Need my map? But... but... I'm not a map person. I just have these sketches...

No problem, my editor says, we have a guy for that.

I do a little research on their guy and I'm suitably impressed; he's discussed with reverence and awe. His job is to take my map and make it look good. I provide the raw materials and he makes it sparkle and shine.

I slowly exhale. I don't have to worry about the map after all.

Well, wait -- I have to give him something, and it has to be correct. I take a closer look at the sketch I'm planning to send him, and I realize some of the details are, ahem, not quite right.

Oh, not the book -- the narrative itself is flawless, as to places and directions. Ahem. But primarily it's my map that needs fixing. Provinces where they should be. Villages and cities moved to the right -- if general -- location. Major rivers inserted. Show the Great Road. Things that if you're going to bother with a map at all, need to be present and correct enough to elucidate rather than befuddle.

Here we go into the warm part of the year. The well-lit part of the year. Good light by which to draw.

Map Day.

Wednesday, April 15, 2015

The Seer: Signed, Sealed, Delivered

I've been waiting until today to tell you what happened two weeks ago. Before I do that, let's back up a bit.

Early last year Baen Books told me that, yes, they were interested in my novel, The Seer, but that they wanted changes. Big changes. In a long conversation, they outlined the revisions they wanted. Totally understand, they said, if you'd rather not.

Thing was, they were right. The editors had, essentially, called me out on all my short-cuts, weak characterizations, arcs that needed to go farther, an ending that needed more closure.

Yeah, I said: count me in. I'm in. All in.

Then I went to work. The revisions they wanted were huge -- plot-changing, character wrenching -- and in many cases they did not play nicely with each other. I realized that I needed to find new ways to tell a story that was fast becoming more complicated than anything I had laid hands on before. Bluntly, this story was going to require a better writer than I was to finish it. Somehow, I had to become that better writer.

I wish I could tell you it all blossomed in magic born of necessity, and there were some rare times when the words just flowed and it felt like some kind of magic, but most of the time it was me just reviewing plot-lines, checking maps, consulting my experts, and putting one finger in front of the other to write what too often felt like the clumsiest prose I'd ever fashioned.
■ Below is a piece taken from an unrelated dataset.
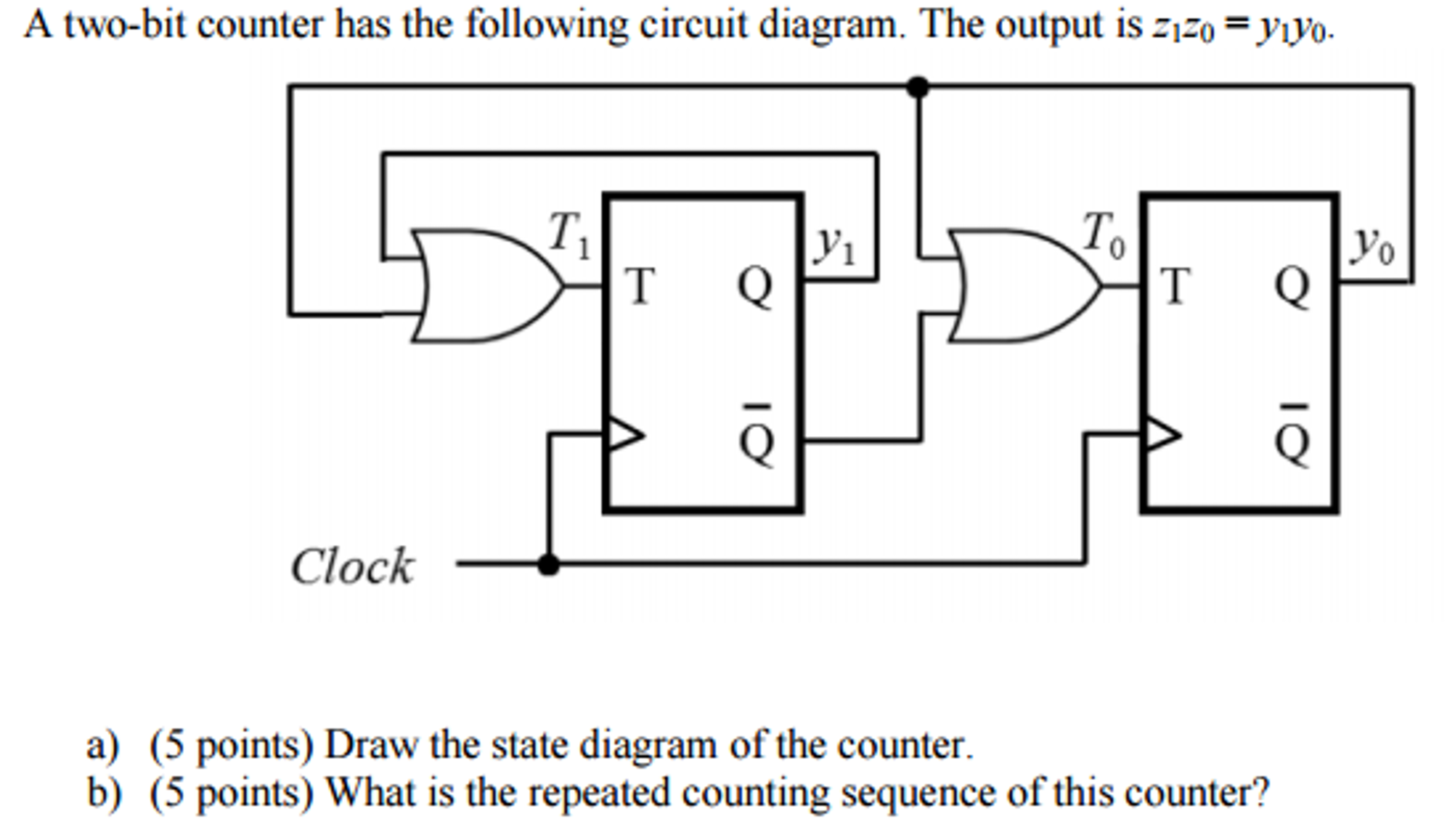 A two-bit counter has the following circuit diagra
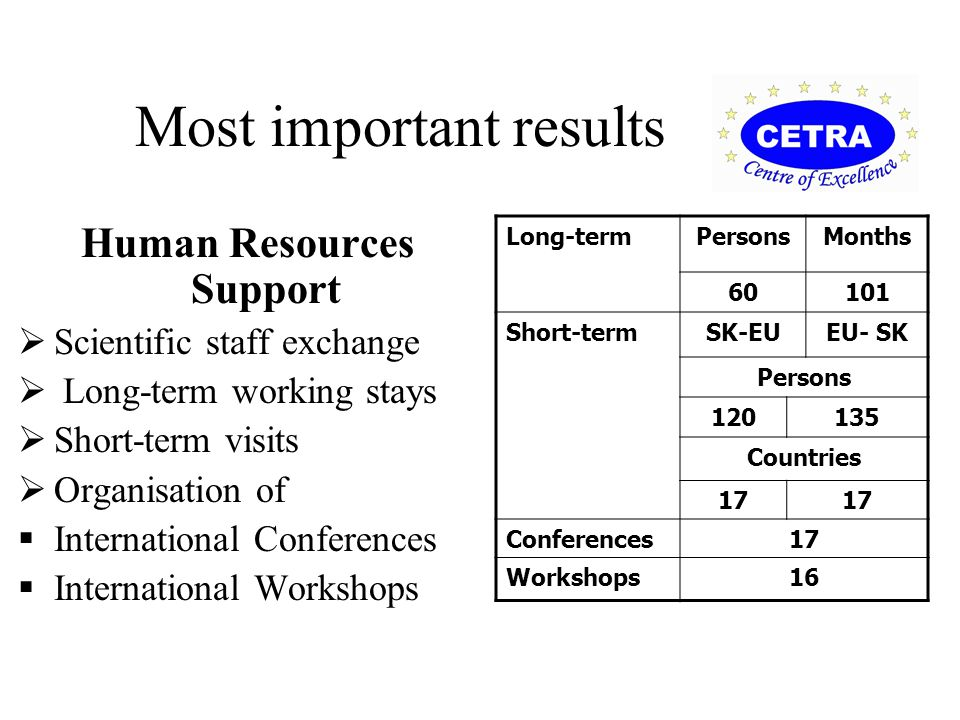 Most important results Human Resources Support  Scientific staff exchange  Long-term working stays  Short-term visits  Organisation of  International Conferences  International Workshops Long-termPersonsMonths 60101 Short-termSK-EUEU- SK Persons 120135 Countries 17 Conferences1717 Workshops16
I took out a lot of words. All the way through and in the final rewrites. My outtakes file is about half the size of the final manuscript, and that isn't short. (Though, I hasten to add, shorter than Game of Thrones. Ha!)

But most of the time what got me through the current scene or chapter was something akin to terror: I had signed a contract -- I had taken real money -- I had a deadline. Sure, I could quit, but then I'd have to flee the country and live in shame under an assumed name for the rest of my life.

There were moments where that seemed the better option.

I lined up some powerful allies. First readers. Friends. Experts. Advisers. My Muse. My Reader Advocate. (I'll explain later.) I warned them all that there would be times when I would loose faith in my ability, and that their job was to get me to the finish line. And they did. Wow, did they. More on that in another post.

As a writer I took a lot of risks with this book, with the story-line, characters, tensions, symbol choices, and so on -- things I hope my reader never notices consciously. I had no idea if the publisher would like what I'd done.

Sometimes I would lie there trying to sleep and think about all the risky things I'd done that they could object to, all the strange twists and turns I'd made, all the ways in which I'd incorporated the changes they wanted, but gone a fair bit beyond what might have been enough, all in order to tell the story that needed to be told.

In the last two months before the deadline, it came to me -- in my gut, not intellectually -- that I had to write the story the best I possibly could -- so that, if the publisher did not like it after all, I would know, beyond any shadow of a doubt, that it wasn't because I'd held back.

I didn't hold back.

Then, the last day of March -- two weeks ago -- I shipped it. That's what I wanted to tell you.

I was surprisingly calm about it. I had, after all, given it everything I had. If it wasn't good enough, well, so be it; I knew I hadn't taken any shortcuts.

Today my editor at Baen wrote me back. He said he'd finished the book. The fixes he wants are minor.

He called it wonderful. He called it excellent. He said I'd made all the changes he'd hoped for and more. He said he was proud to be publishing it.

Me, too. Very much so. The Seer is scheduled to hit ink in spring of 2016.